The Mortgage and Finance Association of Australia (MFAA) and the Commercial and Asset Finance Brokers Association of Australia (CAFBA) have teamed up to help brokers better support small businesses as business lending accelerates and cost pressures intensify.
The two industry bodies have launched a joint member resource — dubbed Supporting Your Small Business Clients — which offers brokers practical steps for working with borrowers from small- and medium-sized (SME) firms.
"This resource is about equipping brokers with practical tools to support better conversations, earlier action and ultimately better outcomes for their clients," said MFAA's Chief Executive Officer Anja Pannek. "Small business clients often manage interconnected financial pressures across their business and household. In a more complex environment, access to the right advice at the right time can make a meaningful difference."
The Small Business guide was launched amid a backdrop of higher rates, inflation-driven cost pressures and an uncertain economic outlook that continues to impact operations and consumer demand.
But even before conflict in the Middle East drove global oil prices higher — with Australian fuel prices surging more than 32% in March — SMEs were already grappling with rising operating costs, supply chain disruption and mounting pressure on cash flow. Businesses are also preparing for the upcoming Payday Super reforms, which will require superannuation payments to be made with every pay cycle.
At the same time, tightening risk appetite among traditional lenders has widened the funding gap, even as demand for small business lending continues to gain traction across Australia, with increased numbers of small businesses seeking capital to expand, whether that be through hiring new staff, upgrading equipment, moving offices or expanding marketing schemes. Together, these changes are creating an increasingly complex lending landscape for both business owners and brokers to navigate.

> **Data excerpt**
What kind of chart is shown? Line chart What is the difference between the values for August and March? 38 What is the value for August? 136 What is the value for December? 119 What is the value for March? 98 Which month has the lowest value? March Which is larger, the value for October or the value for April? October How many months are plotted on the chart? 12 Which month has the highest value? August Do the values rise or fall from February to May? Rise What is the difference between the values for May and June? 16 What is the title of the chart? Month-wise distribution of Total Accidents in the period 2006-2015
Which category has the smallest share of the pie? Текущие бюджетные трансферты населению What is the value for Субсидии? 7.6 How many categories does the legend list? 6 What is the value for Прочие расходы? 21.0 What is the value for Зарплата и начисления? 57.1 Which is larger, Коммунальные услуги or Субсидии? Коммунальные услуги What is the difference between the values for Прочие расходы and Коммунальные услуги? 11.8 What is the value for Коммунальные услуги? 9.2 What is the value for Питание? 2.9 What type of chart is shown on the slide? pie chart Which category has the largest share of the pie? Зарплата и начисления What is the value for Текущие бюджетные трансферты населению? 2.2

> **Questions to answer**
1. In the passage about the MFAA and CAFBA resource, why does Anja Pannek say timely advice matters for small business clients? Answer in one to three sentences.
2. Please continue the passage about the MFAA and CAFBA resource from its final sentence.

> **Exercise results**
1. Small business clients often manage interconnected financial pressures across both their business and their household. In a more complex environment, getting the right advice at the right time can make a meaningful difference for them.

2.
"The growth in the industry isn't necessarily a short-term spike post-COVID anymore," Rebecca Del Rio, deputy chief executive officer for APAC and global chief revenue officer for non-bank lender Bizcap, told Australian Broker. "It's a real shift in how SMEs are accessing capital and a reflection of the banks.
"There's something that has fundamentally changed in the lending landscape," she continued. "Inflation has definitely pushed up costs; interest rates have increased for repayments. And customers are often taking longer to pay. It's really this mismatch that creates pressure."
The executive added that the broker market — with brokers increasingly writing the majority of new residential home loans in Australia, as much as 76.7% in the December 2025 quarter, according to MFAA — has "really matured."
"Brokers are more sophisticated than ever," Del Rio said. "They're providing better context, structuring deals properly and increasingly orchestrating blended solutions that really combine traditional bank lending and also non-bank lending solutions. This strengthens the broker's role in the ecosystem."
Currently, more than 97% of Australian businesses are classified as small businesses, according to the Australian Bureau of Statistics (ABS), underscoring the sector’s exposure to current economic headwinds, and the growing need for support for both SMEs and the brokers who serve them.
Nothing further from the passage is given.